Quindici anni senza Giorgio Lago: «Narrò un Nordest di eccellenze»

Venerdì 13 Marzo 2020
Giorgio Lago
«Mio padre poteva parlare di religione con Cacciari o con padre Turoldo, poteva discutere della terra veneta con Zanzotto, ma poi al bar o al mercato litigava in dialetto sulle partite della sera prima». È racchiusa in questi scampoli di memoria da parte del figlio Francesco una sintesi acuta della figura di Giorgio Lago, storico direttore del Gazzettino. A 15 anni dalla scomparsa, l'associazione Amici di Giorgio Lago si è fatta promotrice di un premio rivolto agli studenti liceali per scoprire nuovi talenti del giornalismo, ma ha anche completato l'archiviazione online di oltre 1500 articoli del giornalista (www.associazioneamicidigiorgiolago.it).

Francesco Lago, come è cambiato il Nordest da quando il direttore ne scriveva dalle colonne di questo giornale?
«Con Francesco Jori mi sono occupato di raccogliere tutti gli articoli di mio padre e, rileggendoli, ci si rende conto di quanto siano purtroppo molto attuali, nel senso che è successo di tutto, ma in fondo non è cambiato nulla».
Cosa significa?
«Nel 2004 scriveva dei facili becchini del Nordest o che il Nordest non è l'Eden, ma si può applicare la riflessione al presente. Il Nordest è cambiato, non realizza più i fatturati di allora, ma è sempre una terra di eccellenze. E poi c'è il tema dell'autonomia che rimane al palo. Ci sono articoli o editoriali che potrebbero esser scritti oggi: nessuna rivoluzione, sono solo cambiati gli attori sulla scena politica».
Lago, opinionista e fustigatore, ha iniziato dallo sport
«In realtà scriveva già di politica allora. Ha sempre seguito la politica internazionale e al Gazzettino avevano iniziato a sfruttare le sue trasferte oltre lo sport: quando era in Cile nel 1976 per la Coppa Davis ha scritto molto del Paese e da Mosca, durante le Olimpiadi del 1980, teneva la rubrica Pensieri in cirillico dedicata alla situazione sociale nell'Urss. Nel 1972 fu uno dei primi ad accorgersi della strage terroristica alle Olimpiadi di Monaco».
Cronista sportivo anomalo?
«Sì, dato che scriveva di politica e questioni sociali. La sua nomina a direttore fu una sorpresa per chi non lo conosceva, ma i colleghi vicini sapevano della sua grande preparazione».
Non fu mai tentato dall'entrata in politica?
======
→ **Lavoro richiesto**
1) Secondo l'intervista su Giorgio Lago, quanti articoli del giornalista sono stati archiviati online?
2) Ricopia dall'intervista su Giorgio Lago tutto il testo che va da "Venerdì 13 Marzo" giù fino a "di questo giornale?".

→ **Record del dataset**
======
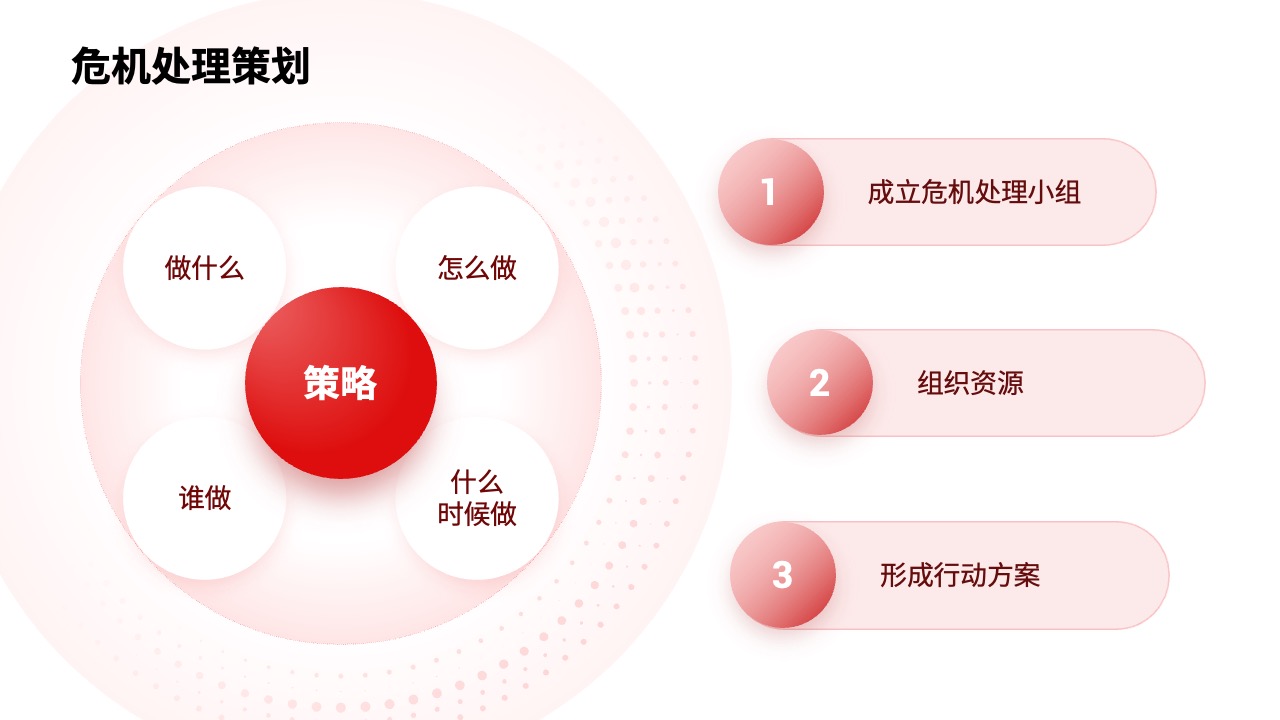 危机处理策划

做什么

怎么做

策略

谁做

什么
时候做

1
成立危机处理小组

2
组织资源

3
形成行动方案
======
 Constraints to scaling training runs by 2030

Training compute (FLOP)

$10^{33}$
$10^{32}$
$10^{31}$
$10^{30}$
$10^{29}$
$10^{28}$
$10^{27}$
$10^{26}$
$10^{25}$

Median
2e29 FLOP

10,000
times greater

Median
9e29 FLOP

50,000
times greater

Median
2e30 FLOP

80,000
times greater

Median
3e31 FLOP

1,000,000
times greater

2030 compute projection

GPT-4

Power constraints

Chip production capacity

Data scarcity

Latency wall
======
→ **Risposte ai compiti**
1) Oltre 1500 articoli.

2)
Venerdì 13 Marzo 2020
Giorgio Lago
«Mio padre poteva parlare di religione con Cacciari o con padre Turoldo, poteva discutere della terra veneta con Zanzotto, ma poi al bar o al mercato litigava in dialetto sulle partite della sera prima». È racchiusa in questi scampoli di memoria da parte del figlio Francesco una sintesi acuta della figura di Giorgio Lago, storico direttore del Gazzettino. A 15 anni dalla scomparsa, l'associazione Amici di Giorgio Lago si è fatta promotrice di un premio rivolto agli studenti liceali per scoprire nuovi talenti del giornalismo, ma ha anche completato l'archiviazione online di oltre 1500 articoli del giornalista (www.associazioneamicidigiorgiolago.it).

Francesco Lago, come è cambiato il Nordest da quando il direttore ne scriveva dalle colonne di questo giornale?